#### SUPPLIED TEXT ####

Why Teachers Like Me Support Unions - REducator
http://www.anurbanteacherseducation.com/2011/03/why-teachers-like-me-support-unions.html

======
TomOfTTB
I don't necessarily disagree with his points. School administrators are
corrupt a lot of the time. And schools are run in a way that's
counterproductive a lot of the time.

But the flaw in his logic is that he's saying we need another corrupt system
to balance out the corrupt administrative system. When the real point seems to
be that the system in its entirety is corrupt. From the school administration
to the school unions.

The real answer is that any system that's not held accountable will become
corrupt. Given that we have to ask the question of whether the unions help
make the system as a whole more accountable.

Or in other words I agree that unions are only half the problem but they're
still part of the problem and not the solution.

------
plehoux
Here in Quebec we always get that same argument that teachers unions are in
the end the safeguard of our education system, status quo.

####

WRITTEN REQUEST A:
Extract the passage of the thread on teachers' unions starting at "The real answer" and ending at "whole more accountable.".
The thread on teachers' unions and the listing are unrelated to each other.

#### DATA SUPPLIED ####

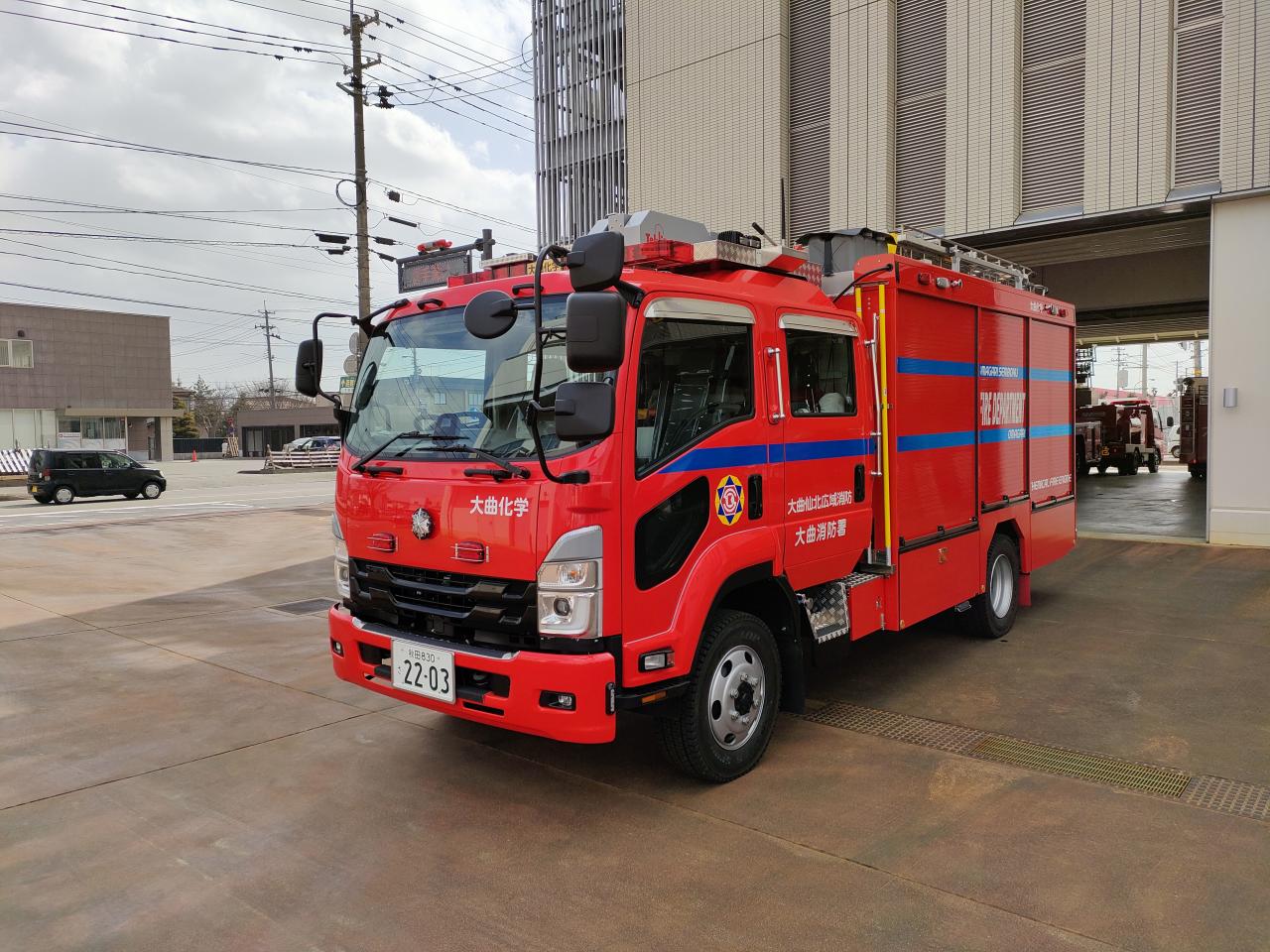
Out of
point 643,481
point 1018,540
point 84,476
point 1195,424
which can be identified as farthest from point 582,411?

####

WRITTEN REQUEST B:
Rewrite the whole listing with "farthest" changed to "most distant" and everything else kept the same. Leave the pictures out.

WORKED SOLUTION A:
The real answer is that any system that's not held accountable will become
corrupt. Given that we have to ask the question of whether the unions help
make the system as a whole more accountable.

WORKED SOLUTION B:
Out of
point 643,481
point 1018,540
point 84,476
point 1195,424
which can be identified as most distant from point 582,411?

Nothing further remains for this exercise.